### Records for the exercise
* BEGIN *

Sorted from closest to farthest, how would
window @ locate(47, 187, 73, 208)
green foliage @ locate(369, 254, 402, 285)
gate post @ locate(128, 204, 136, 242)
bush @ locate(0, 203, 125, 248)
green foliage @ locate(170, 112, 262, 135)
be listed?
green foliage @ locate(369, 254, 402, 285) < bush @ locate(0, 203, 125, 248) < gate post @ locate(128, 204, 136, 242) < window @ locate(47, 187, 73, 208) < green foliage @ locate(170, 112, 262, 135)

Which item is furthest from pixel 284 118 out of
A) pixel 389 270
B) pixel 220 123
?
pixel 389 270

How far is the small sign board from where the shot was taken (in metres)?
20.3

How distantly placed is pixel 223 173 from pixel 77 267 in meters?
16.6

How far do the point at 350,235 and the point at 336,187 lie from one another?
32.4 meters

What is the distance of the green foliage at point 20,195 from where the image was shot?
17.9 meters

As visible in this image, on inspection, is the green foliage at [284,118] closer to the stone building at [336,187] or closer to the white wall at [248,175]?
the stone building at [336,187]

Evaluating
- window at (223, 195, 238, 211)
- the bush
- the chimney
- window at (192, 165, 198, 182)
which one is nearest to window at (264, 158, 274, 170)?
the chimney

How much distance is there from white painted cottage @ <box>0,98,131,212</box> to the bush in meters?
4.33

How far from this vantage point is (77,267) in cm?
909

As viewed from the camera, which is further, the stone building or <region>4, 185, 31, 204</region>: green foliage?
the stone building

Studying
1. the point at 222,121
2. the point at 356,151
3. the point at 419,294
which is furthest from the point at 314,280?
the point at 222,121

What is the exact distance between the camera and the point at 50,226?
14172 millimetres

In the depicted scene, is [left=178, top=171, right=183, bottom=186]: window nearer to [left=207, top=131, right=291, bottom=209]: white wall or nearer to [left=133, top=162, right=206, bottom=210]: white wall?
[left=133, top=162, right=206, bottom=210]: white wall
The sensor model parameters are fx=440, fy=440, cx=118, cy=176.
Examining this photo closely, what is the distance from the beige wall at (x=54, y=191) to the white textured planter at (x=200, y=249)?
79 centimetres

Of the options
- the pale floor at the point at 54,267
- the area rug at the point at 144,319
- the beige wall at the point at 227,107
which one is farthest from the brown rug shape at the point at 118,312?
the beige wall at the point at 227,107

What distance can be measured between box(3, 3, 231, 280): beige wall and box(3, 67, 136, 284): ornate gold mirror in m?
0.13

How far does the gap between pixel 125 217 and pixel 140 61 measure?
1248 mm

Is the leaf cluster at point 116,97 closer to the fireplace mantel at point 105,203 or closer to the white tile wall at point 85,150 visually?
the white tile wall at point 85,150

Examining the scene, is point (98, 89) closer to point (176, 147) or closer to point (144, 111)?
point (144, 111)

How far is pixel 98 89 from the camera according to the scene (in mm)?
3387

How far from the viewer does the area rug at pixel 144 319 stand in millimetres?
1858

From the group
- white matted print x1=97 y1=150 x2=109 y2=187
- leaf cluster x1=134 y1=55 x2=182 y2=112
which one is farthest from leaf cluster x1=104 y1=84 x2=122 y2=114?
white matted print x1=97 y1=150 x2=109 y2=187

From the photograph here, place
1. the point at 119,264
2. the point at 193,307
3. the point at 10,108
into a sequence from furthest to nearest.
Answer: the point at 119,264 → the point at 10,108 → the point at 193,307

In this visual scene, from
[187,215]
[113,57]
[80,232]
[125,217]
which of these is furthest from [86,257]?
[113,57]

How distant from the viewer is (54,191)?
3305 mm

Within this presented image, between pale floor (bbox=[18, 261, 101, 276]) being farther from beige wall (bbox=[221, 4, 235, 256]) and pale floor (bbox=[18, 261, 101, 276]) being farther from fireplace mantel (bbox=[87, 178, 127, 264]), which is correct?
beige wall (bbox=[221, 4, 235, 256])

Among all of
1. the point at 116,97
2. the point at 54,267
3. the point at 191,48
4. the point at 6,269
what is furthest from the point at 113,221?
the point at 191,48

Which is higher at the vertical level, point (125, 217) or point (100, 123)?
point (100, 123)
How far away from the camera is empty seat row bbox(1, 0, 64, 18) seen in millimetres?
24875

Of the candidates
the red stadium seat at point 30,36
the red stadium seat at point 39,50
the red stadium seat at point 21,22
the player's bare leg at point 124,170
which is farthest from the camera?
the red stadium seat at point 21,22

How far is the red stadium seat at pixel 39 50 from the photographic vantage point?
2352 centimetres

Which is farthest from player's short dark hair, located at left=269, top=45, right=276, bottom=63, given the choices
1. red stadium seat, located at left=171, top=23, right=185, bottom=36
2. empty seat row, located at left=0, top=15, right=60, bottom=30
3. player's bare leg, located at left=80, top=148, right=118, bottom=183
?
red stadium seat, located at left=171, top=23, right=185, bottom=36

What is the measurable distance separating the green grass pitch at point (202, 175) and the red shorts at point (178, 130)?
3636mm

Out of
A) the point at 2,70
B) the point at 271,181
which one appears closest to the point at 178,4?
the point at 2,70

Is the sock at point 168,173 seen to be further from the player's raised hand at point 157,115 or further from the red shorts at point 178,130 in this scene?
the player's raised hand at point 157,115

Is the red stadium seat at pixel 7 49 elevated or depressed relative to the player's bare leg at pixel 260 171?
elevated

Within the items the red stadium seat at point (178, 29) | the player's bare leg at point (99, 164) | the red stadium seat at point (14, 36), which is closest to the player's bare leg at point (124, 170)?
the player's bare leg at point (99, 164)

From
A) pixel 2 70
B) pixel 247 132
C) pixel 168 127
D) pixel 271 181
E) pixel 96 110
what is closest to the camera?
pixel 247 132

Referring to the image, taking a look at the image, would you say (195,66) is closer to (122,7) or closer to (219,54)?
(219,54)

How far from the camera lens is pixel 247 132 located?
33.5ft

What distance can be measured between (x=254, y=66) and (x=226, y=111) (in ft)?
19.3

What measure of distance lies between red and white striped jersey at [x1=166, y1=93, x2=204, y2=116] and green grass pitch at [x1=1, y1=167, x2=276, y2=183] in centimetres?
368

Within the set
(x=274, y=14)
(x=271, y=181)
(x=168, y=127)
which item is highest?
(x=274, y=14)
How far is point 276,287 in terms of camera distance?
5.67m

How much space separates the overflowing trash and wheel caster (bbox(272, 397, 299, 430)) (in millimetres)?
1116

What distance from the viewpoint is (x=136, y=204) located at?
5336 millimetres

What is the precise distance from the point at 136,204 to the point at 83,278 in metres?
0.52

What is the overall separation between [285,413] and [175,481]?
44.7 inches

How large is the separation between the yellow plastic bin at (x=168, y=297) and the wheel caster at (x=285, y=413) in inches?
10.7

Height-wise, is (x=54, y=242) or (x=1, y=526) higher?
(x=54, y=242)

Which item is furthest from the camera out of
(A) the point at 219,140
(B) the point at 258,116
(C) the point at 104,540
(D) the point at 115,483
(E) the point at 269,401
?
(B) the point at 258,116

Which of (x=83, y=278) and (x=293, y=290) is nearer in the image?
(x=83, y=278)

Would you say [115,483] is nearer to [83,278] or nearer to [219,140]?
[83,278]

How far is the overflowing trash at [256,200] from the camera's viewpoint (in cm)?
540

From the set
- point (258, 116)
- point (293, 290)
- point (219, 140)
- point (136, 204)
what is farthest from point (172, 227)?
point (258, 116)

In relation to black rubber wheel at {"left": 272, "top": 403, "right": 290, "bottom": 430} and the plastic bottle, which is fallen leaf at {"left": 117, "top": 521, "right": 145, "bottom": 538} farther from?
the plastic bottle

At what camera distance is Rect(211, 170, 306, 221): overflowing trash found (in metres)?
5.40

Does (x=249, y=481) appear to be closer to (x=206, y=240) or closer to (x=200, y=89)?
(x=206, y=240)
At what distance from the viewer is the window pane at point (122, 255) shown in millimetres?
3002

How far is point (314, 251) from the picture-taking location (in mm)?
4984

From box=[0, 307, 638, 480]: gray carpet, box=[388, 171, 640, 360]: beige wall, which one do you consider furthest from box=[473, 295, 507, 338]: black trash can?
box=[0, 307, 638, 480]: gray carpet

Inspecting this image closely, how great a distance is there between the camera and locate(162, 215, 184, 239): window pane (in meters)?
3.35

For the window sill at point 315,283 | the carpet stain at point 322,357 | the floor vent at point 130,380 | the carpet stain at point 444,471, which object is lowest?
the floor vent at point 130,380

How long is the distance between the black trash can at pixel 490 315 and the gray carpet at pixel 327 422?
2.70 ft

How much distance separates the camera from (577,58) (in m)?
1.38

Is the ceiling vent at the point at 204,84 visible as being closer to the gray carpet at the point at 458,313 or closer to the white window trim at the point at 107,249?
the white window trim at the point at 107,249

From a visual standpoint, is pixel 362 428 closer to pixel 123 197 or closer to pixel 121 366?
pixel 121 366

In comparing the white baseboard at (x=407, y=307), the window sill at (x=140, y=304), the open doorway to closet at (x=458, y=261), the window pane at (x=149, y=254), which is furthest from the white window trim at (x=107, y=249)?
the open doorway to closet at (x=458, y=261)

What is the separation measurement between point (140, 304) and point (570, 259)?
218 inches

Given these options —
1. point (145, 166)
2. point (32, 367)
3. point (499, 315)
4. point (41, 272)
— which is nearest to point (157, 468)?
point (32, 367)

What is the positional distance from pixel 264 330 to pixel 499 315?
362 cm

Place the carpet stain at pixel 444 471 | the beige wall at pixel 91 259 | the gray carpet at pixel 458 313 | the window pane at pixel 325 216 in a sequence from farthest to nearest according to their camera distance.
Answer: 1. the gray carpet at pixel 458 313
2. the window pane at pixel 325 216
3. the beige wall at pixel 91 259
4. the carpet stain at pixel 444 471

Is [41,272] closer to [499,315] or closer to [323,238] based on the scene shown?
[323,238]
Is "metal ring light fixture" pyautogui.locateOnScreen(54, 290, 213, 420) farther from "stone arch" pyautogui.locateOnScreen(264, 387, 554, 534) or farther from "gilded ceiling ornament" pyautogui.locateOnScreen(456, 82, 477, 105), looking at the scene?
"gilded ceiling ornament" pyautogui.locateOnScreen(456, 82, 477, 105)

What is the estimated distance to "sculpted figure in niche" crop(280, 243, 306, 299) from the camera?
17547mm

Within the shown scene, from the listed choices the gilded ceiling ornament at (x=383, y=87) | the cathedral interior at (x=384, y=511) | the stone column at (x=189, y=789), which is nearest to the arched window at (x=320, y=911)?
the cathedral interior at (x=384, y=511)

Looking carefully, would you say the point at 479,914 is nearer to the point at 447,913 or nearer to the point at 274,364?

* END *

### Request
Could you arrange the listing from the line with "How far from the viewer" through the line with "Answer: the point" as a Markdown table with columns headed Row and Line, numbering each line and leaving out blank ones?

### Answer to this task
| Row | Line |
|---|---|
| 1 | How far from the viewer does the area rug at pixel 144 319 stand in millimetres? |
| 2 | 1858 |
| 3 | From the group |
| 4 | - white matted print x1=97 y1=150 x2=109 y2=187 |
| 5 | - leaf cluster x1=134 y1=55 x2=182 y2=112 |
| 6 | which one is farthest from leaf cluster x1=104 y1=84 x2=122 y2=114? |
| 7 | white matted print x1=97 y1=150 x2=109 y2=187 |
| 8 | From the photograph here, place |
| 9 | 1. the point at 119,264 |
| 10 | 2. the point at 193,307 |
| 11 | 3. the point at 10,108 |
| 12 | into a sequence from furthest to nearest. |
| 13 | Answer: the point at 119,264 → the point at 10,108 → the point at 193,307 |